Niagara Movement emerges; leads to foundation of NAACP (jan 1, 1905 – jan 1, 1909)
Description:
talented tenth: A term used by Harvard-educated sociologist W. E. B. Du Bois for the top 10 percent of educated African Americans, whom he called on to develop new strategies to advocate for civil rights.
National association for the advancement of colored people (Naacp): An organization founded in 1909 by leading African American reformers and white allies as a vehicle for advocating equal rights for African Americans, especially through the courts.

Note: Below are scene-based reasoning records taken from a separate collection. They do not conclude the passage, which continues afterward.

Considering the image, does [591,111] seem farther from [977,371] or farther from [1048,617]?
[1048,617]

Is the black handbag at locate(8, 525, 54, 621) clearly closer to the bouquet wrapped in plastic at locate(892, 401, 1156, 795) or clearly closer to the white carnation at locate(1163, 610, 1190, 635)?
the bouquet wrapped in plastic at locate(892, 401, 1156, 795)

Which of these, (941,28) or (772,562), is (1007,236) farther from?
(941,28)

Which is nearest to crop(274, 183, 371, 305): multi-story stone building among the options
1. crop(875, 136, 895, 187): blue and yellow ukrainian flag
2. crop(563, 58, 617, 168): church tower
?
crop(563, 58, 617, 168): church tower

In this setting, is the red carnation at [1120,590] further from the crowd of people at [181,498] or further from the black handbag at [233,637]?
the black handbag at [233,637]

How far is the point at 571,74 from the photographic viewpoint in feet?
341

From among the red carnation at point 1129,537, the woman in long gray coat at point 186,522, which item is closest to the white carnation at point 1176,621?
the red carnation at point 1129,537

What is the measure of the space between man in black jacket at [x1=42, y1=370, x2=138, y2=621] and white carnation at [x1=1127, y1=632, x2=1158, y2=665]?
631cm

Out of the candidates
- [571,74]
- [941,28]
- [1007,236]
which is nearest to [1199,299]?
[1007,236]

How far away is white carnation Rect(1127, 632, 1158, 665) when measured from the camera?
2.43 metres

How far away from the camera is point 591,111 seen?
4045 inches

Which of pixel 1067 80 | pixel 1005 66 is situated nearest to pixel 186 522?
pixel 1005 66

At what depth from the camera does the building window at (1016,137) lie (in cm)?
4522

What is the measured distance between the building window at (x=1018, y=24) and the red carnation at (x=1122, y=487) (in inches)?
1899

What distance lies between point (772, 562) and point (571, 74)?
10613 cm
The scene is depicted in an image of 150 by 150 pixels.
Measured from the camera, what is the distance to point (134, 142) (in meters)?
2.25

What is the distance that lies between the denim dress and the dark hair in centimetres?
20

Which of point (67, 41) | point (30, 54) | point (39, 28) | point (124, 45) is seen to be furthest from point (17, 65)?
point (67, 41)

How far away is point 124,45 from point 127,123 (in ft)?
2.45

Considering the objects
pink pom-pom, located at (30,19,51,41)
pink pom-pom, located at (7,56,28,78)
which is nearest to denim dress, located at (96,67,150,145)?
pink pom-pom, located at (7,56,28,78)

Reeling from disfranchisement and the sanction of racial segregation in the Supreme Court’s 1896 Plessy v. Ferguson decision (see “Consumer Spaces” in Chapter 17), African American leaders faced even more daunting challenges facing their political goals. Given the obvious deterioration of African American rights, a new generation of black leaders proposed bolder approaches than those popularized earlier by Booker T. Washington. Harvard-educated sociologist W. E. B. Du Bois called for a talented tenth of educated blacks to develop new strategies. “The policy of compromise has failed,” declared William Monroe Trotter, pugnacious editor of the Boston Guardian, in a dig at Booker T. Washington’s Atlanta Compromise address. “The policy of resistance and aggression deserves a trial.”
In 1905, Du Bois and Trotter called a meeting at Niagara Falls — on the Canadian side, because no hotel on the U.S. side would admit blacks. The resulting Niagara Principles called for full voting rights; an end to segregation; equal treatment in the justice system; and equal opportunity in education, jobs, health care, and military service. These principles, based on an uncompromising demand for full equality, guided the civil rights movement throughout the twentieth century.
In 1908, a bloody race riot broke out in Springfield, Illinois. Appalled by white mob violence in the hometown of Abraham Lincoln, New York settlement worker Mary White Ovington called together a group of sympathetic progressives to formulate a response. Their meeting led in 1909 to creation of the National Association for the Advancement of Colored People (NAACP). Most leaders of the Niagara Movement soon joined and W. E. B. Du Bois became editor of the NAACP journal, The Crisis. The fledgling group found allies in African American churches and women’s clubs. It also cooperated with the National Urban League (1911), a union of agencies that assisted black migrants in the North. Over the coming decades, these groups grew into a powerful force for racial justice.